Após quase meio século, Porto muda de mãos e dá o poder a 'nerd precoce'
A imagem foi bonita. No tradicional (e desconhecido de quase todos fora de Portugal) estádio do Jamor, escondido e separado de Lisboa pela bela floresta do Monsanto, o Porto conquistou a Taça de Portugal pela 20ª vez. Ganhou a final contra o Sporting na prorrogação. A imagem bonita a que me refiro é a dos dois presidentes do Porto, lado a lado na tribuna.
André Villas-Boas levantou a taça, oficialmente a primeira dele. Mas, apesar de ter vencido as eleições no último dia 7, só nesta semana, a partir de amanhã, que efetivamente assumirá o cargo. Sai de cena Jorge Nuno Pinto da Costa, o mais longevo e vitorioso dirigente do futebol europeu. O homem de 86 anos de idade, quase metade (42) vividos como presidente do Futebol Clube do Porto, chorou no Jamor e ainda disse que "tem muito o que fazer" em seu último dia de trabalho.
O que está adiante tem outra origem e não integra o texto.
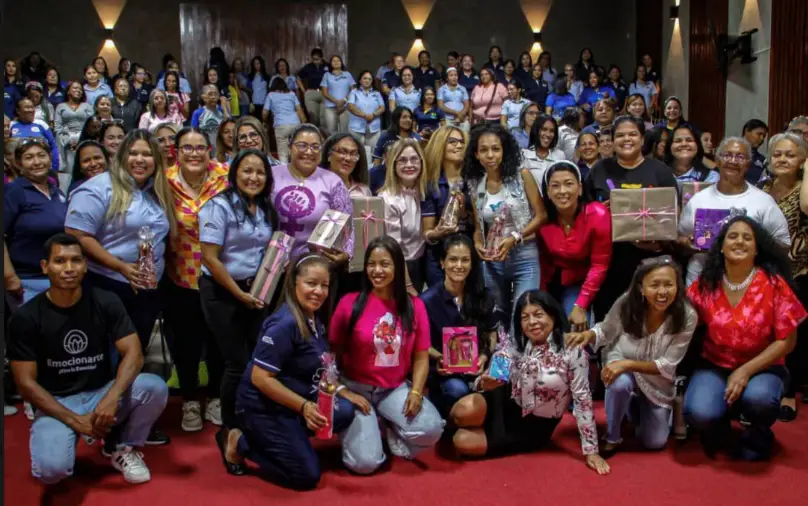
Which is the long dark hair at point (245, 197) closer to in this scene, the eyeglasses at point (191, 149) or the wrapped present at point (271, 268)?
the wrapped present at point (271, 268)

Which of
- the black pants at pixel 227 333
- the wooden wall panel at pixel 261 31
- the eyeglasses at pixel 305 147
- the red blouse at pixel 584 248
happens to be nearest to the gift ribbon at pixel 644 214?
the red blouse at pixel 584 248

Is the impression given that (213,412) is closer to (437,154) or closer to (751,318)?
(437,154)

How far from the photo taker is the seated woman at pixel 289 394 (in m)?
3.55

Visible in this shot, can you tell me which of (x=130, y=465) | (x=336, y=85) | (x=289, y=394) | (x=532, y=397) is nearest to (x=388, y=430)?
(x=289, y=394)

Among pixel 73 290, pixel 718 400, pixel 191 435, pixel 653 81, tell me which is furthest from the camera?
pixel 653 81

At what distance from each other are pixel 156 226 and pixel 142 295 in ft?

Isso mesmo, foram mais de quatro décadas no comando do Porto, escapando de acusações e quase nunca com uma oposição forte. Afinal, o Porto se transformou sob sua gestão, que atravessou e se adaptou às tantas mudanças pelas quais passaram Portugal, o mundo e próprio futebol.
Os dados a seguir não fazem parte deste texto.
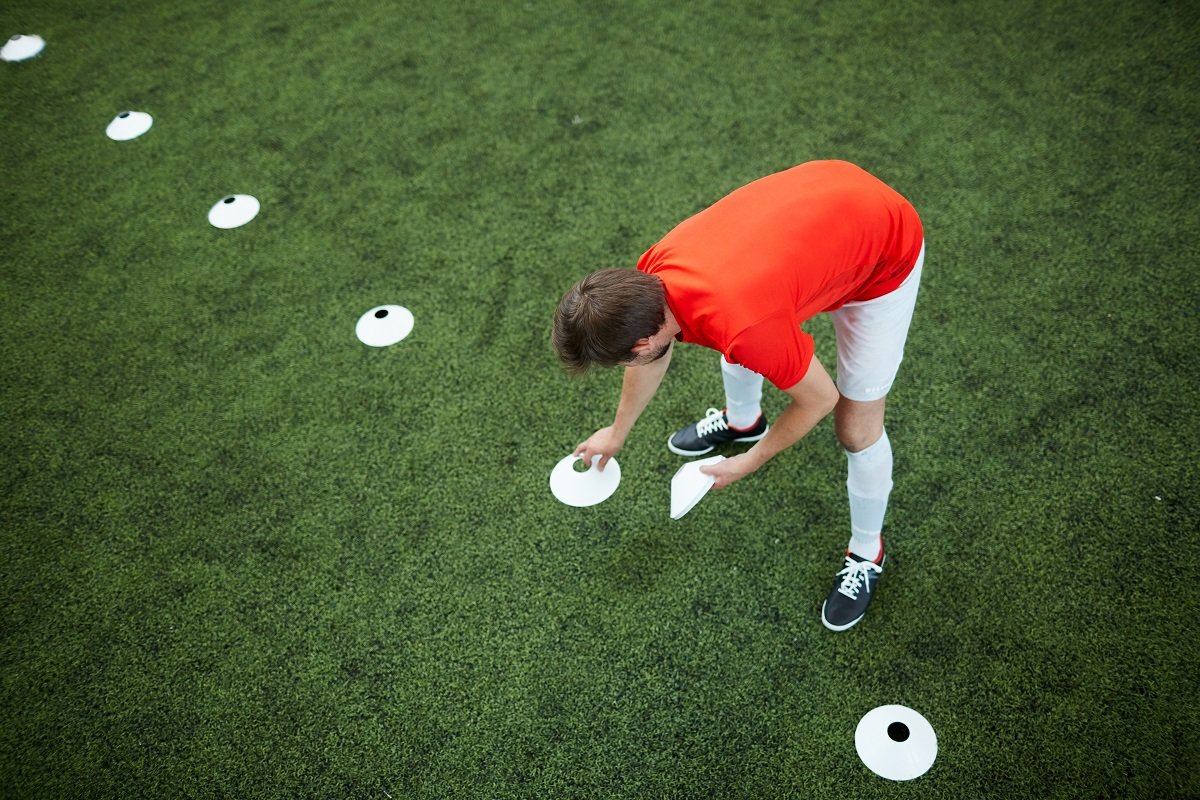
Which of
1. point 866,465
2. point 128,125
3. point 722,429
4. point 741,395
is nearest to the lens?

O retrospecto chega a ser bizarro. São 69 troféus, o que colocou o Porto em pé de igualdade histórica com o Benfica na disputa pelos domínios de Portugal. Na "era Pinto da Costa", o Porto ganhou duas vezes a Copa da Europa (1987 e 2004) e foi duas vezes campeão do mundo. Domesticamente, sagrou-se campeão português 23 vezes e, da Taça da Portugal, 16 com a de ontem.
Classificação e jogos
André Villas-Boas tinha apenas quatro anos de idade quando Pinto da Costa tornou-se presidente do Porto. Parte de uma família rica da cidade, Villas-Boas morava no mesmo prédio do então técnico do Porto, o inglês Bobby Robson, que havia sido técnico da Inglaterra ao longo dos anos 80 e em duas Copas do Mundo (86 e 90). O jovem André era um "nerd", que passava horas e horas jogando o famoso jogo "Football Manager" no computador. Quando topou com Robson no elevador do prédio, o desafiou sobre a escalação de um jogador. À essa altura, Robson já havia passado pelo Sporting, estava no Porto e tinha como auxiliar um também jovem José Mourinho.
O treinador inglês lançou um desafio para o vizinho abusado, e Villas-Boas fez um relatório tão bom sobre o jogo do Porto naquela semana que Robson o levou para trabalhar no clube. Precocemente e sem jogar bola, ele conseguiu os diplomas necessários para trabalhar como técnico de futebol. Com 21 anos, virou auxiliar de Mourinho no Porto e seguiu com ele no Chelsea e na Inter de Milão, anos de grande sucesso de Mou - na equipe técnica, Villas-Boas era fundamental quando se tratava de analisar adversários e jogadores que poderiam ser contratados.
Em 2009, aos 32 anos, iniciou o voo solo. Em 2010, foi contratado por Pinto da Costa para ser treinador principal do Porto e conquistou praticamente tudo: Campeonato Português, Taça de Portugal e Europa League. O desempenho fez o Chelsea pagar 15 milhões de euros ao Porto para tê-lo como técnico. O sucesso imediato no Porto não se replicou no Chelsea e no Tottenham, mas depois ele seria campeão no Zenit, da Rússia. O último clube de Villas-Boas foi o Olympique de Marselha e, ao sair, em 2021, ele anunciou precocemente (como sempre) a aposentadoria.
O plano agora era virar dirigente. Ou melhor, presidente do Porto. E deu certo. Com 46 anos, um a mais do que tinha Pinto da Costa em 1982, quando assumiu o clube, André Villas-Boas vai dirigir o Porto. Na campanha, ele prometeu corrigir a rota de "uma gestão sem rumo" e "maior rigor na gestão financeira, racionalização de custos, renegociação da dívida e iniciativas que aumentem valorizem a marca FC Porto".
O clube foi um dos maiores vendedores do futebol europeu nestas quatro décadas, estima-se que tenha feito 3 bilhões de euros em negociações de jogadores. Muita gente foi contratada para jogar no Porto, provenientes do Brasil, África e América do Sul, para depois serem vendidos por valores muito maiores.
A passagem de bastão entre os presidentes foi feita da melhor maneira possível, com um troféu - mais um! - em mãos. Resta saber que Porto será este na era da modernidade e se André Villas-Boas conseguirá dar continuidade ao que inegavelmente deu certo.